Au pays de Barnum et de Tod Browing, les sideshows exposent des freaksjusque dans les années 1950. Avec les progrès sociaux et médicaux, les freaks laissent place aux geeks, qui déforment leur corps pour le rendre hors normes. Le récit plein d'esprit de la vaillante Tessa va et vient entre le quotidien du Monde des Merveilles, les souvenirs d'un temps où sa mère était bien portante, et envahissante, et le tableau de son état actuel que dégradent des attaques cérébrales en rafale. Un homme exquis veille sur cette femme : Davy, le beau-père de Tessa. Son épouse est sa raison de vivre, et il se prépare à l'emmener faire le tour d'Italie. Tessa tombe des nues à chaque fois qu'elle apprend les détails de ce projet si délirant qu'il en devient comique.

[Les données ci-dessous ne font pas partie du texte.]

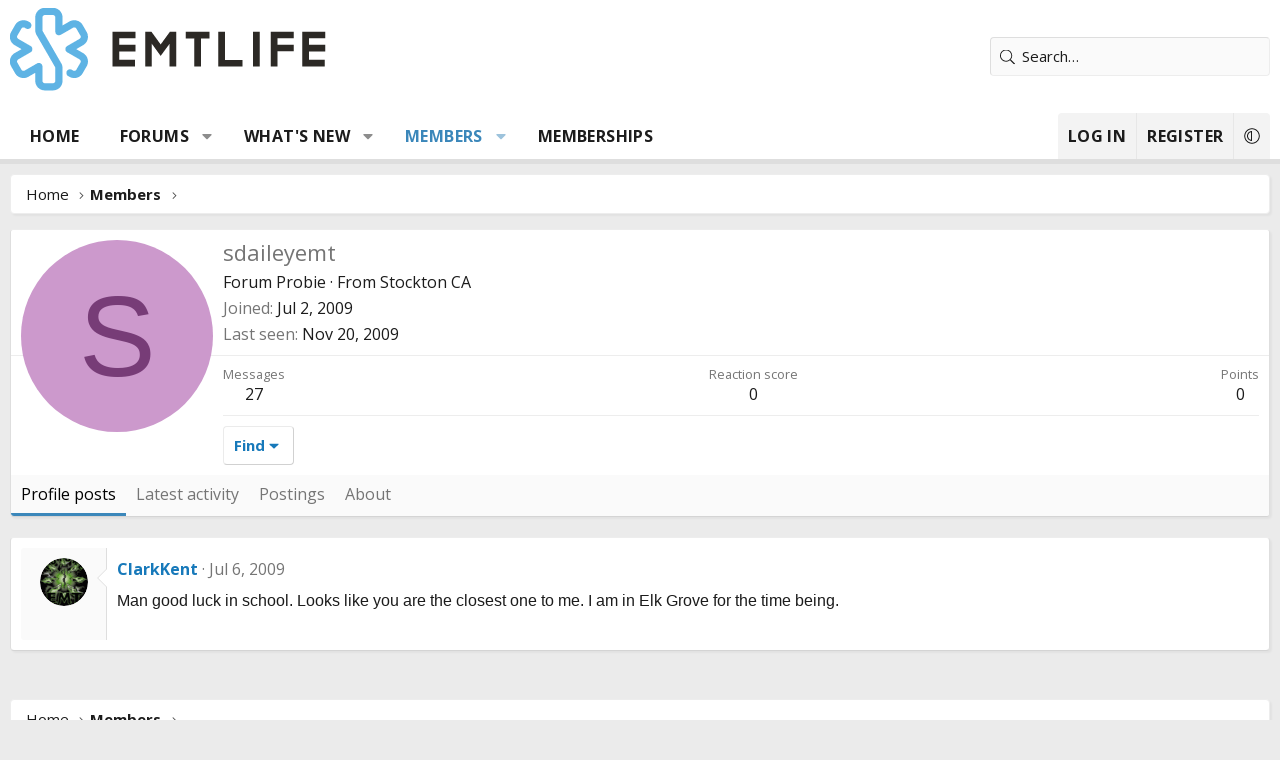

--- FILE ---
content_type: text/html; charset=utf-8
request_url: https://www.google.com/recaptcha/api2/aframe
body_size: 266
content:
<!DOCTYPE HTML><html><head><meta http-equiv="content-type" content="text/html; charset=UTF-8"></head><body><script nonce="et9D3mXnyA48oCwjrkgdQQ">/** Anti-fraud and anti-abuse applications only. See google.com/recaptcha */ try{var clients={'sodar':'https://pagead2.googlesyndication.com/pagead/sodar?'};window.addEventListener("message",function(a){try{if(a.source===window.parent){var b=JSON.parse(a.data);var c=clients[b['id']];if(c){var d=document.createElement('img');d.src=c+b['params']+'&rc='+(localStorage.getItem("rc::a")?sessionStorage.getItem("rc::b"):"");window.document.body.appendChild(d);sessionStorage.setItem("rc::e",parseInt(sessionStorage.getItem("rc::e")||0)+1);localStorage.setItem("rc::h",'1770094608899');}}}catch(b){}});window.parent.postMessage("_grecaptcha_ready", "*");}catch(b){}</script></body></html>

Elle range sa tristesse, la transforme, grâce à sa découverte des règles du sideshow : il «ne laisse pas de place à l'approximation». Lorsqu'elle s'entoure d'un boa, ses gestes sont millimétrés. «L'astuce, c'est qu'il n'y a pas d'astuce», découvre Tessa : l'épée se plonge vraiment dans la gorge. Elle nous initie à l'histoire du sideshow qui comme le cirque, emprunte certaines pratiques à l'hindouisme et aux fakirs. Cependant, si l'on intègre les deux à ses risques et périls, le monde des forains ne se confond pas avec celui, plus noble, des «artistes» de sideshow. Tessa se révèle si douée qu'elle décroche le numéro de la femme électrique. Il consiste à s'asseoir sur une chaise électrique et à allumer des ampoules avec la langue. Plus douce que Tessa, tu meurs, si bien qu'elle obtient des confidences du farouche de la troupe, Red, un colosse sauvage et couvert de stigmates. Il n'est pas un corps, pas une âme dans ce livre qui ne soit mis à mal et cent fois recousu.